The entire Asics group's sales were almost stable last year. They advanced by 0.3 percent to ¥400,157 million (€3,040.6m-$3.743.6m), as declines in Japan, Europe and the Americas were just about compensated by increased demand in Asian markets.
The group's gross profit moved up by 3.8 percent but its operating income dwindled by 23.2 percent to ¥19,571 million (€148.7m-$183.1m), due to investments in retail stores and digital strategies. The company ended up with profit of ¥12,970 million (€98.5m-$121.3m), down by 16.7 percent, due to an extraordinary loss incurred for of restructuring measures in the European region.
Along with the store openings in Europe, Asics invested in new stores in Harajuku, Tokyo, and in Manhattan, New York. These stores handle the group's multiple brands, as with the concept inaugurated on Regent Street in London. The company ended the year with 876 stores, including Asics Tiger stores in New York, Shanghai and Seoul, and the Onitsuka Tiger Omotesando Nippon Made in Tokyo store. This is the first outlet offering the Nippon Made series.
The product launches included footwear in more sports categories with FlyteFoam midsole material, and the Jyuni range of apparel for active young people. The lifestyle offering was expanded with the Gel Kayano Trainer Knit, featuring a knitted upper. Asics has also been investing in Japanese production facilities for footwear and apparel, to reinforce the production of Japanese-made products with more added value.
The Asics group's sales dipped by 0.4 percent to ¥119.5 billion (€908.1m-$1,118.3m) in Japan, due to weak sales of sportswear and despite steady footwear sales. The regional segment's income shrank by 6.3 percent to ¥5.9 billion (€44.8m-$55.2m) for the year.
The decline in the American region amounted to 7.7 percent in constant currencies, which was blamed on weak U.S. sales. The group's reported turnover in the Americas decreased by 6.0 percent to ¥106.2 billion (€807.2m-$994.1m) but the regional income more than doubled to ¥2,360 million (€17.9m-$22.1m), due to a decrease in provisions for doubtful receivables.
Robust sales of running footwear and Onitsuka Tiger products in China fueled a rise of 13.0 percent to ¥49.1 billion (€373.2m-$459.5m) in East Asia for the year, which was an increase of 10.4 percent in constant currencies.
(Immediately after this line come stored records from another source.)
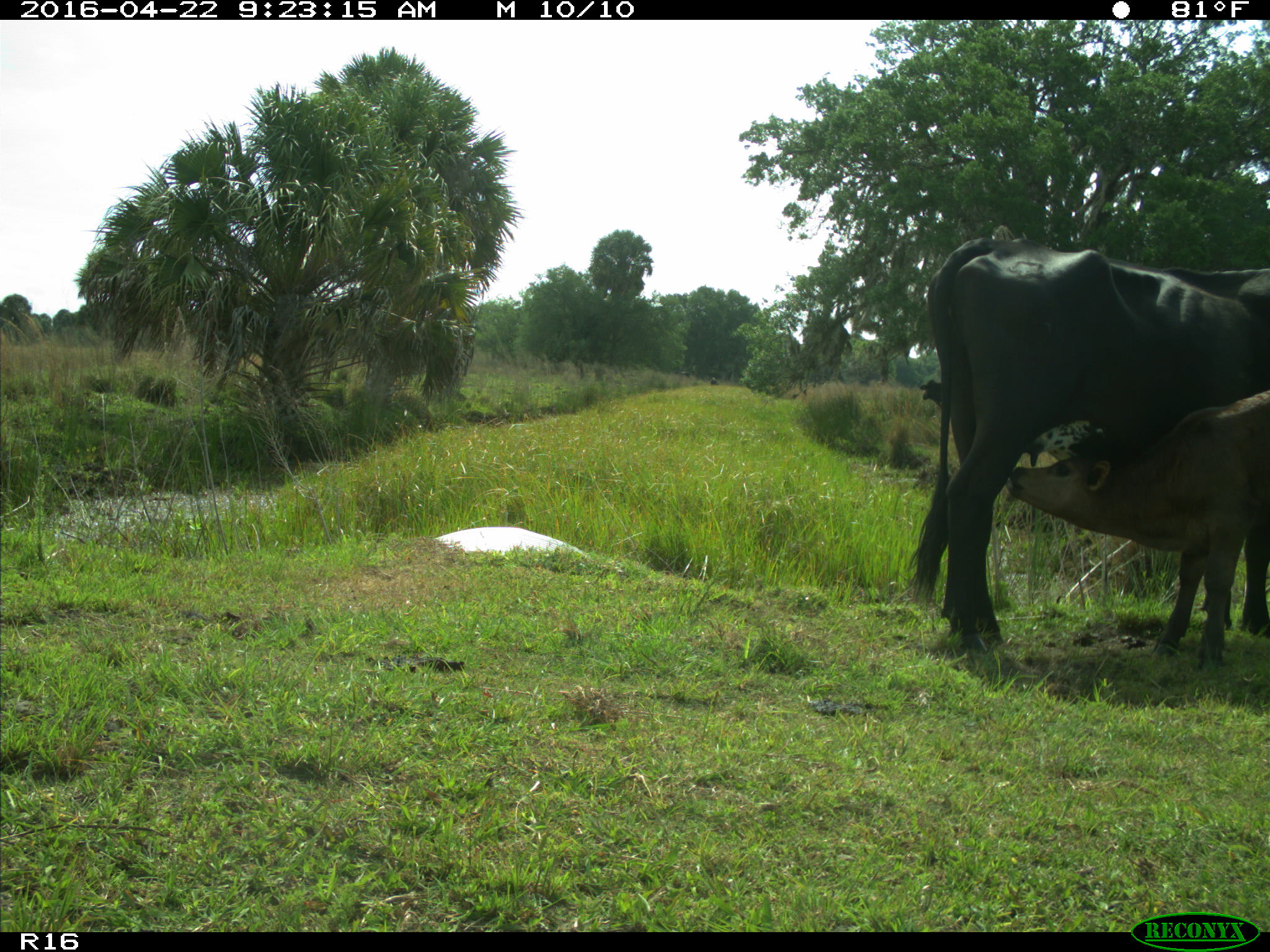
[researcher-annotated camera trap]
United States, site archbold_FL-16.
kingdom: Animalia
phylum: Chordata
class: Mammalia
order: Artiodactyla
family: Bovidae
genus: Bos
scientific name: Bos taurus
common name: domestic cow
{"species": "Bos taurus (domestic cow)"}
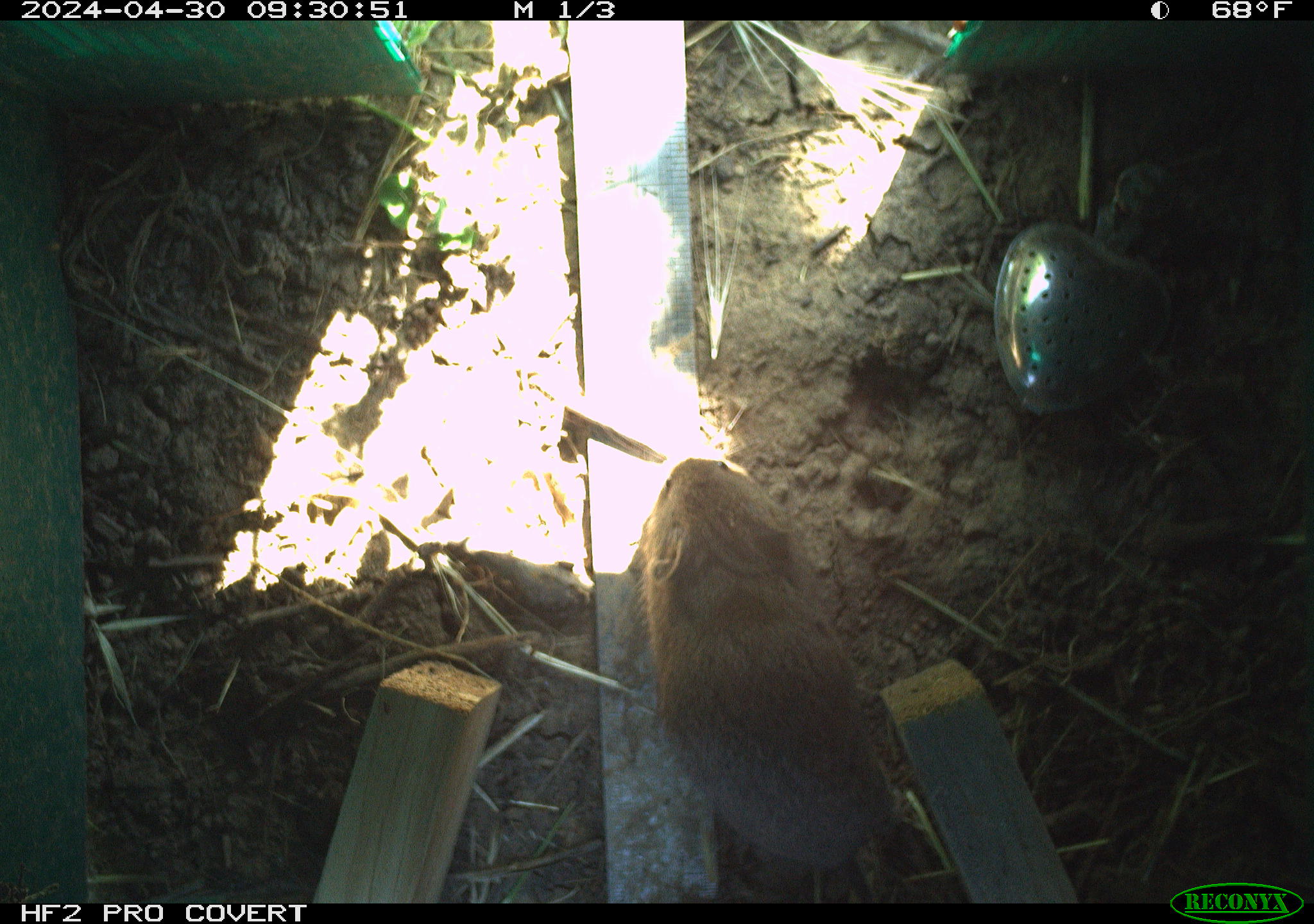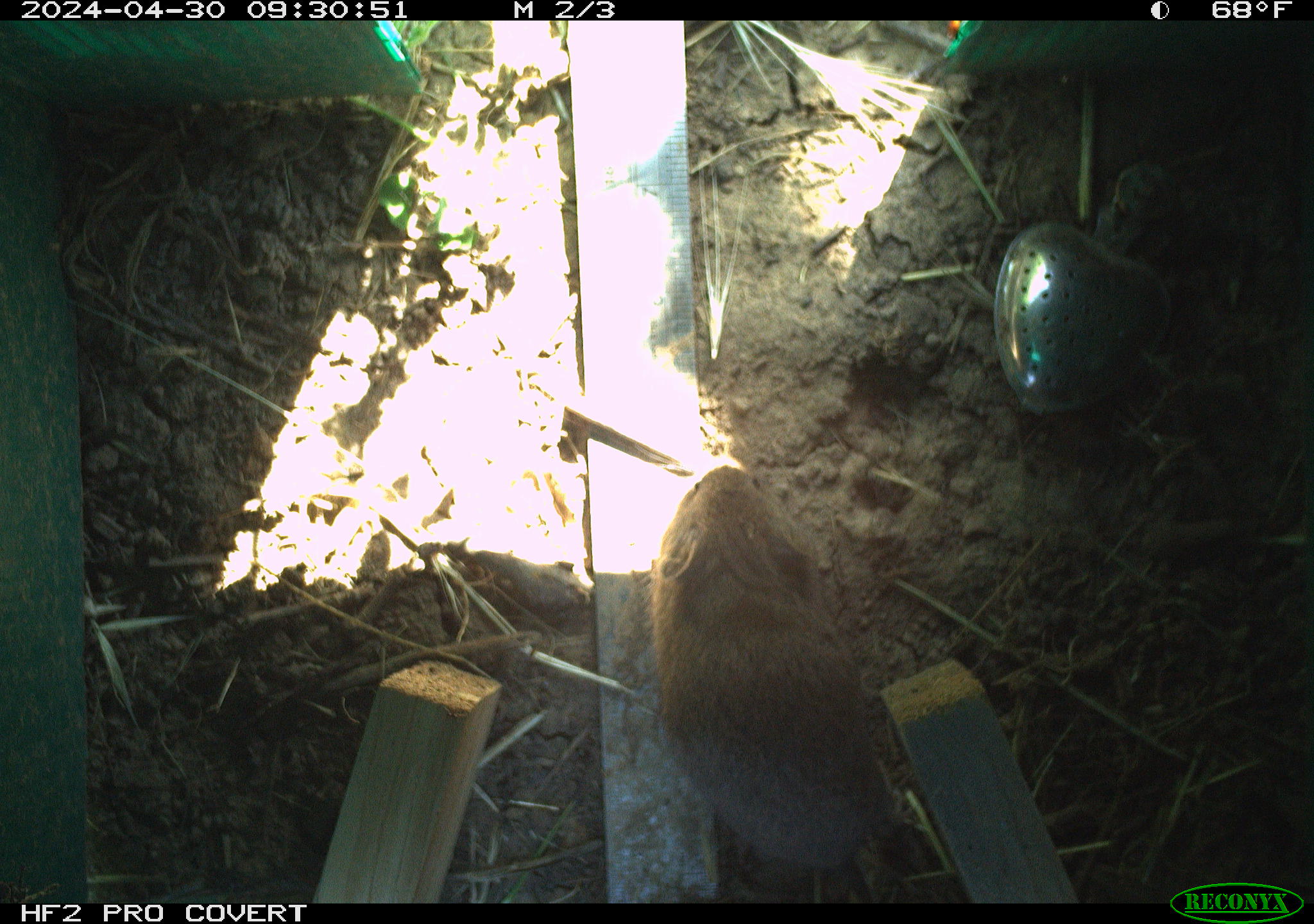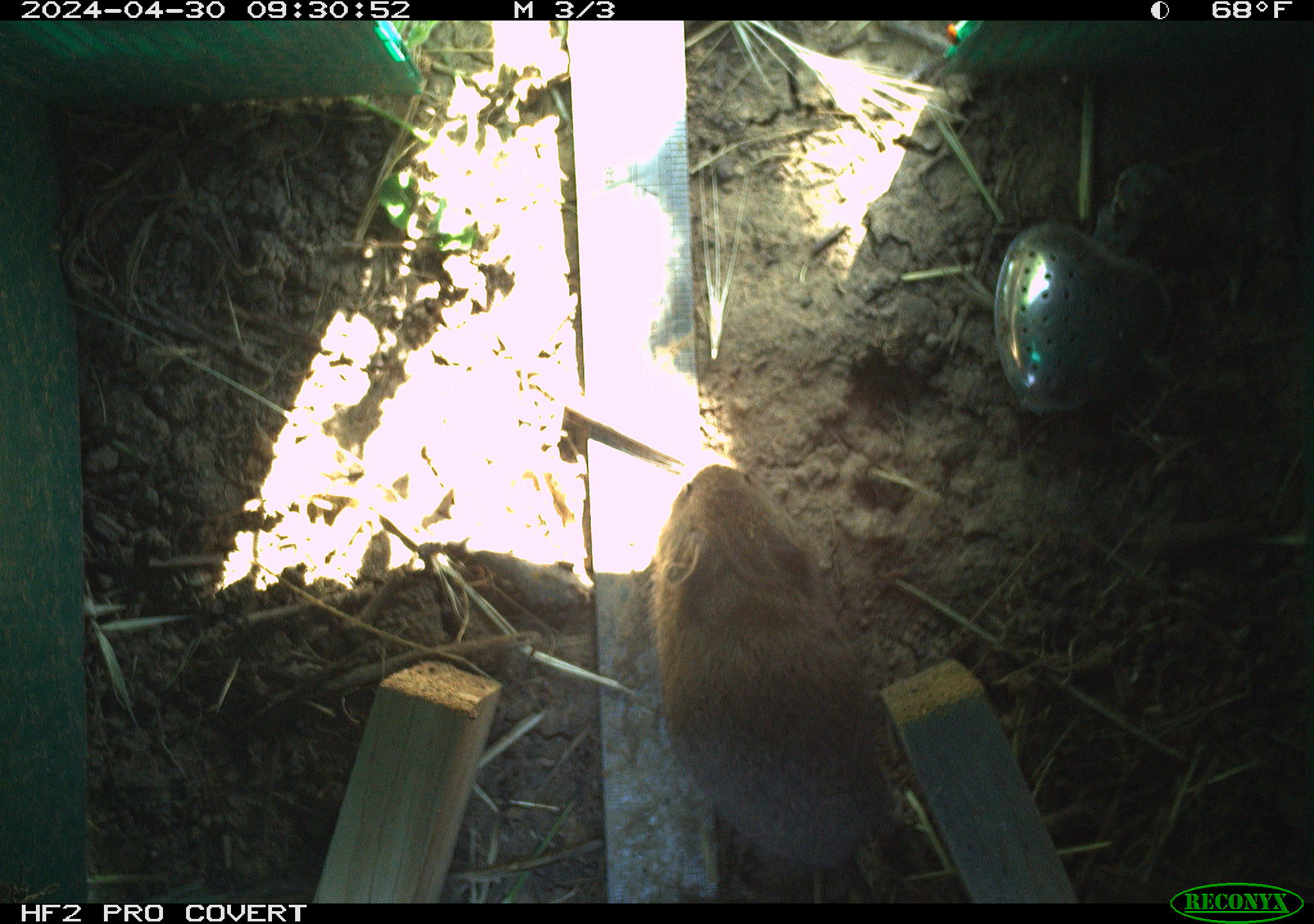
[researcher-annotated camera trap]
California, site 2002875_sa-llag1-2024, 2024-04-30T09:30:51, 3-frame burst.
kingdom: Animalia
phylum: Chordata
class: Mammalia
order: Rodentia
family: Cricetidae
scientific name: Arvicolinae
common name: voles, lemmings, and muskrats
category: arvicolinae subfamily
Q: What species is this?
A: Arvicolinae subfamily (voles, lemmings, and muskrats) (Arvicolinae).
The group's turnover in South Korea declined, as it restructured its retail outlets. Its income in East Asia came out 2.0 percent lower at ¥5.1 billion (€38.8m-$47.7m), although that would have been an increase of 1.2 percent in constant currencies.
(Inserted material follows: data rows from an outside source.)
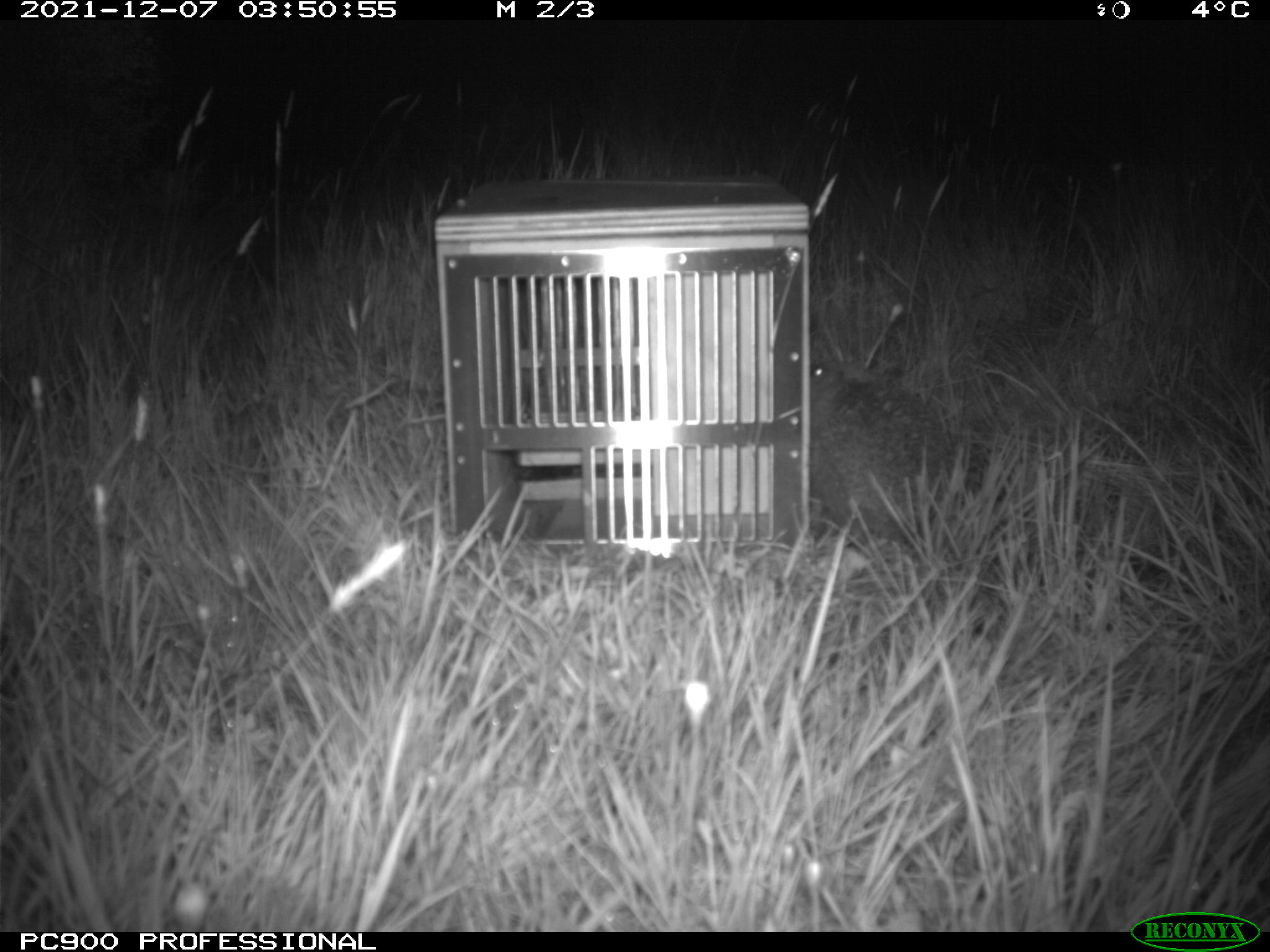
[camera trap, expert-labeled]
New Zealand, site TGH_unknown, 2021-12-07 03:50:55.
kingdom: Animalia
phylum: Chordata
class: Mammalia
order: Eulipotyphla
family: Erinaceidae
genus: Erinaceus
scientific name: Erinaceus europaeus europaeus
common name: european hedgehog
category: hedgehog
Another region that performed well was Oceania, Southeast and South Asia, where sales increased by 15.1 percent to ¥27.7 billion (€210.6m-$259.2m), with a rise of 10.4 percent in constant currencies. Running footwear and Onitsuka Tiger shoes again drove the increase. The regional income amounted to ¥4.0 billion (€30.4m-$37.4m), firming up by 11.7 percent in yen and 6.4 percent in constant currencies.
The group's other business, covering the Haglöfs brand, reported a sales increase of 0.8 percent to ¥9,238 million (€70.2m-$86.4m), which was a decline of 1.3 percent in constant currencies. This was blamed on weak sales of outdoor wear and other items under the Haglöfs brand. The segment suffered yet another loss of ¥253 million (€1.9m-$2.4m) for the year, although that was an improvement compared with a loss of ¥421 million (€3.2m-$3.9m) in 2016.
Asics is forecasting a sales increase of 0.6 percent to ¥205 billion (€1.6bn-$1.9bn) for the first half of this year, and a rise of 6.2 percent for the full year to ¥425 billion (€3.2bn-$4.0bn). The operating profit is projected to more than halve to ¥7.5 billion (€57.0m-$70.2m) in the first half but then to advance by 2.2 percent to ¥20 billion in the full year. However, Asics is forecasting a decline in profit for the half year, which should more than halve to ¥4 billion (€30.4m-$37.4m), and it should still be down by an estimated 7.5 percent to ¥12 billion for the full year.